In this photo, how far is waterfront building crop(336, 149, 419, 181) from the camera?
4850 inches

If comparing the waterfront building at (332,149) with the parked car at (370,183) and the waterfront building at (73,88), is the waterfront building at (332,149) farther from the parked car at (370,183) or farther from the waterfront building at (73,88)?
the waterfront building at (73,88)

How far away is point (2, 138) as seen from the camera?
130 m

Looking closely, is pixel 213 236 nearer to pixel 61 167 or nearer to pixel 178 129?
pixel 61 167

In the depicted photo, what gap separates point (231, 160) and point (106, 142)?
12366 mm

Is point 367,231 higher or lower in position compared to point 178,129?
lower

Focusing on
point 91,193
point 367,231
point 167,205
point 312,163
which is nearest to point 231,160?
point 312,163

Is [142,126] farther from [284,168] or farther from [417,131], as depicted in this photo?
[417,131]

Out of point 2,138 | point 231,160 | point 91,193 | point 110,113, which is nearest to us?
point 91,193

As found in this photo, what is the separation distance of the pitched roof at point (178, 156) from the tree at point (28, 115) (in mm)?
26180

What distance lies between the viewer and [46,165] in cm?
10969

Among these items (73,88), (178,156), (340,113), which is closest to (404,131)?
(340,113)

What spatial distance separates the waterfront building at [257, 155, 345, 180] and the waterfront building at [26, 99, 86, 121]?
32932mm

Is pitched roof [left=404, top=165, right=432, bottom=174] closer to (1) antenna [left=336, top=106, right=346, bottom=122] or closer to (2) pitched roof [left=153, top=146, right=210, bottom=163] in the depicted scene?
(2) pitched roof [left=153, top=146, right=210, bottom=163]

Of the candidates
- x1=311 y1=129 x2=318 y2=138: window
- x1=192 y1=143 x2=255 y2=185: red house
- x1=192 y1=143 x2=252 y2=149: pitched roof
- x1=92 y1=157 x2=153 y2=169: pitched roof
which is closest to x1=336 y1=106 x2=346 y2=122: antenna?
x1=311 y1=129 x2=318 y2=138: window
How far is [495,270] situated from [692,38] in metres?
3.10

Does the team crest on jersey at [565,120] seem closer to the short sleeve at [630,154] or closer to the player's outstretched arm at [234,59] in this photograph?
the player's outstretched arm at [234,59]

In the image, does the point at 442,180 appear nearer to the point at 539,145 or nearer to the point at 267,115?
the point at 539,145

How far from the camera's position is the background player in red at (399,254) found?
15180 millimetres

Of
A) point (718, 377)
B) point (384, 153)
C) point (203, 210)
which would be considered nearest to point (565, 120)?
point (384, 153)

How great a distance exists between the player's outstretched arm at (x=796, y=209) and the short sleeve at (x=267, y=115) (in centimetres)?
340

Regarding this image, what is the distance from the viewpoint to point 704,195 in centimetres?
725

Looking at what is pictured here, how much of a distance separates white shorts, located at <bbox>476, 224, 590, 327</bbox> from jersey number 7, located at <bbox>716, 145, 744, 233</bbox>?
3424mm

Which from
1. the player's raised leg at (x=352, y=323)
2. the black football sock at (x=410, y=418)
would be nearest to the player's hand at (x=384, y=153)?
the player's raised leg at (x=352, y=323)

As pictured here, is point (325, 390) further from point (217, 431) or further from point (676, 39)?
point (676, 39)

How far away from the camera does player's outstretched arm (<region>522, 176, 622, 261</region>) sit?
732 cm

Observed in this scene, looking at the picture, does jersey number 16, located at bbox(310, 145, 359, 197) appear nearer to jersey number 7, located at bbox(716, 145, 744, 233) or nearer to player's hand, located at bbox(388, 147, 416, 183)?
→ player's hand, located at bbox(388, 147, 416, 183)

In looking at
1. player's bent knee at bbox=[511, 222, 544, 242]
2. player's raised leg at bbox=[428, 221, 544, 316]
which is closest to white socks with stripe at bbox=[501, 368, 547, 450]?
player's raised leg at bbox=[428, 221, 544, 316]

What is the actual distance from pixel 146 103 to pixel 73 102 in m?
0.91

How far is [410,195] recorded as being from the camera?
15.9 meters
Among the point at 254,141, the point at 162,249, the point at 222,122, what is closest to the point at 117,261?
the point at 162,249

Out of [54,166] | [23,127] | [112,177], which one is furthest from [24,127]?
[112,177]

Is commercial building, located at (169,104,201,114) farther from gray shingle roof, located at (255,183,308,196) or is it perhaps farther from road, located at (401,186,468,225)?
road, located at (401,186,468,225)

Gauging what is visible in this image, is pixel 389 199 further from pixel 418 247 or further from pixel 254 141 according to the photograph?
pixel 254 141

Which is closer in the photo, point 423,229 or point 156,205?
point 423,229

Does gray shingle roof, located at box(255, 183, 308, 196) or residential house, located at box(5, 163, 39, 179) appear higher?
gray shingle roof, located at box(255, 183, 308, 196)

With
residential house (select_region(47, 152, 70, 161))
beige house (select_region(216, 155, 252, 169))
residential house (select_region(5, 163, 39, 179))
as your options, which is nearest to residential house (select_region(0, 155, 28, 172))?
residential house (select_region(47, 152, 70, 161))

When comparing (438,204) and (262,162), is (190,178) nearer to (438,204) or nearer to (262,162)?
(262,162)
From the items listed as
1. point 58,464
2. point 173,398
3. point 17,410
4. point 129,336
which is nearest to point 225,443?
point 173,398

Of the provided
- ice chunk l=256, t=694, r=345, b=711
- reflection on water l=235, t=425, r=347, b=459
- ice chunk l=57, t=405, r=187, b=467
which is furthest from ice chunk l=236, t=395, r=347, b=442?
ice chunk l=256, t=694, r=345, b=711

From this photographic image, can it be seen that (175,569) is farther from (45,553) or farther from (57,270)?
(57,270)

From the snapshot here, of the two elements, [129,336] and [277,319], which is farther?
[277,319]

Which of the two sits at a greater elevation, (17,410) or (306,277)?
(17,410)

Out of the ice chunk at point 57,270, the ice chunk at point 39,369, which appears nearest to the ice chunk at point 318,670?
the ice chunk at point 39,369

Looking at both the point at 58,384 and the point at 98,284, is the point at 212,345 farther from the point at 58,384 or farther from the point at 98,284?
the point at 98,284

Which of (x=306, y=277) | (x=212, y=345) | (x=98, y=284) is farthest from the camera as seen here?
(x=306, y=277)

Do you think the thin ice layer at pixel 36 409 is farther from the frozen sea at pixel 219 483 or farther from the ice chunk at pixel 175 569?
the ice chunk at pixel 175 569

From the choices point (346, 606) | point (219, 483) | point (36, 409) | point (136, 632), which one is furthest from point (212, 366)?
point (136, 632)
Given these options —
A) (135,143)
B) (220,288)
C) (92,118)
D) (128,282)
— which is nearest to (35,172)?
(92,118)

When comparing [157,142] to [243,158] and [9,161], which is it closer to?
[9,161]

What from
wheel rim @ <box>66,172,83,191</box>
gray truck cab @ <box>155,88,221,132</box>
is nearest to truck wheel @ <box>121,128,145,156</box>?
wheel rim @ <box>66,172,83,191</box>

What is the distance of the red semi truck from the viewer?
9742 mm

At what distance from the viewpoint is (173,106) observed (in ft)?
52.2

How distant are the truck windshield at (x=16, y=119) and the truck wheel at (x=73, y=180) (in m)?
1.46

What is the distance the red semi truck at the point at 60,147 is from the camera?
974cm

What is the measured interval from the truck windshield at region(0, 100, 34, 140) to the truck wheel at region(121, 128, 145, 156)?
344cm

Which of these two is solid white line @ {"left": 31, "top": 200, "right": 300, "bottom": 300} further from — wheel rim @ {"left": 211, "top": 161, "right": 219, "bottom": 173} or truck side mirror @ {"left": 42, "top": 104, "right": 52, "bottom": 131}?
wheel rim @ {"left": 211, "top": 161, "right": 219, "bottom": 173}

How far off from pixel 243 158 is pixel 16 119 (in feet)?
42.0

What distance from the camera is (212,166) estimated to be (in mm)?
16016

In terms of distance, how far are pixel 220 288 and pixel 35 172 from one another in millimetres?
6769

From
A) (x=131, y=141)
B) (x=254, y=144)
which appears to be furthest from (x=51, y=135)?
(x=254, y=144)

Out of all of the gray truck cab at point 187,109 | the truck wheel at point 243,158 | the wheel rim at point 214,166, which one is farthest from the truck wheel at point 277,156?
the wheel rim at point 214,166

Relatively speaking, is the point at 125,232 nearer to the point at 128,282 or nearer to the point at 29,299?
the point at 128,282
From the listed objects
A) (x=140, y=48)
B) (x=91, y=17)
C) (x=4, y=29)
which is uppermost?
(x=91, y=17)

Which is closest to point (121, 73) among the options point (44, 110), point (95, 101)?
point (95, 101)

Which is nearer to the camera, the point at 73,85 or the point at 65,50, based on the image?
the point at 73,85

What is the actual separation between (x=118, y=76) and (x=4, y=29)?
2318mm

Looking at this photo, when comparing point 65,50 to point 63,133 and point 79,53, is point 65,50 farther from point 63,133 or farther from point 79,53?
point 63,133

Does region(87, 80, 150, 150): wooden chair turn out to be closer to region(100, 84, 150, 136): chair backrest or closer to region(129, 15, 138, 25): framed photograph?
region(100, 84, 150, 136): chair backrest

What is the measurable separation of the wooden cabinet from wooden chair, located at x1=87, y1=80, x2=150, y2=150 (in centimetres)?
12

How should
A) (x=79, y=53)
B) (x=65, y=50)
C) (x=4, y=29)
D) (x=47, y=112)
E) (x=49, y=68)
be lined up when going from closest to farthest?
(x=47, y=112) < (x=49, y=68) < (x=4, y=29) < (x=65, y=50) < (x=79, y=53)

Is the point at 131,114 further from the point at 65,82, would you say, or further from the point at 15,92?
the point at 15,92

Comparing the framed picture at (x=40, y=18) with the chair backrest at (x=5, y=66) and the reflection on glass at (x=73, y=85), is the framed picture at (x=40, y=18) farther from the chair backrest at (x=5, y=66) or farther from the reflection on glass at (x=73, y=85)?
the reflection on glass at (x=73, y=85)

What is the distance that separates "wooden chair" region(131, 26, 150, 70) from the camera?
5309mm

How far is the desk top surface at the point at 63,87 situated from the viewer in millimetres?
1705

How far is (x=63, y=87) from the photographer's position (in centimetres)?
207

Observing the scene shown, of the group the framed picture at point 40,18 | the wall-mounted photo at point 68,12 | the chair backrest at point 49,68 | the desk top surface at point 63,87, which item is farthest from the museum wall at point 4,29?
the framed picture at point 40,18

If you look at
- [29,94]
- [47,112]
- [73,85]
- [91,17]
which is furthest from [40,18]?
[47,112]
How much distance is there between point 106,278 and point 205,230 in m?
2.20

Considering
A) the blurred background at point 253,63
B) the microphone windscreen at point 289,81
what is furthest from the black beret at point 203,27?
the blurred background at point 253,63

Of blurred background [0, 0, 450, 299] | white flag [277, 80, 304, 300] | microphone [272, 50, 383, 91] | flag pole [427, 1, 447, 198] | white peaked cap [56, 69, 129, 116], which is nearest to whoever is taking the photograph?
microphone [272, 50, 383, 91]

### [Required work]
Reproduce, exactly and with nothing added, the lines from the one that includes "Is the point at 131,114" through the last line of the material.

### [Exercise response]
Is the point at 131,114 further from the point at 65,82, would you say, or further from the point at 15,92?
the point at 15,92

Comparing the framed picture at (x=40, y=18) with the chair backrest at (x=5, y=66) and the reflection on glass at (x=73, y=85), is the framed picture at (x=40, y=18) farther from the chair backrest at (x=5, y=66) or farther from the reflection on glass at (x=73, y=85)?
the reflection on glass at (x=73, y=85)

What is the distance that separates "wooden chair" region(131, 26, 150, 70) from the camera?
5309mm

How far is the desk top surface at the point at 63,87 situated from the viewer in millimetres?
1705

How far is (x=63, y=87) from the photographer's position (in centimetres)?
207

Observing the scene shown, of the group the framed picture at point 40,18 | the wall-mounted photo at point 68,12 | the chair backrest at point 49,68 | the desk top surface at point 63,87, which item is farthest from the museum wall at point 4,29?
the framed picture at point 40,18

If you look at
- [29,94]
- [47,112]
- [73,85]
- [91,17]
which is furthest from [40,18]?
[47,112]
How much distance is there between point 106,278 and point 205,230 in m?
2.20

Considering
A) the blurred background at point 253,63
B) the microphone windscreen at point 289,81
what is furthest from the black beret at point 203,27?
the blurred background at point 253,63

Of blurred background [0, 0, 450, 299] | white flag [277, 80, 304, 300] | microphone [272, 50, 383, 91] | flag pole [427, 1, 447, 198] | white peaked cap [56, 69, 129, 116], which is nearest to whoever is taking the photograph?
microphone [272, 50, 383, 91]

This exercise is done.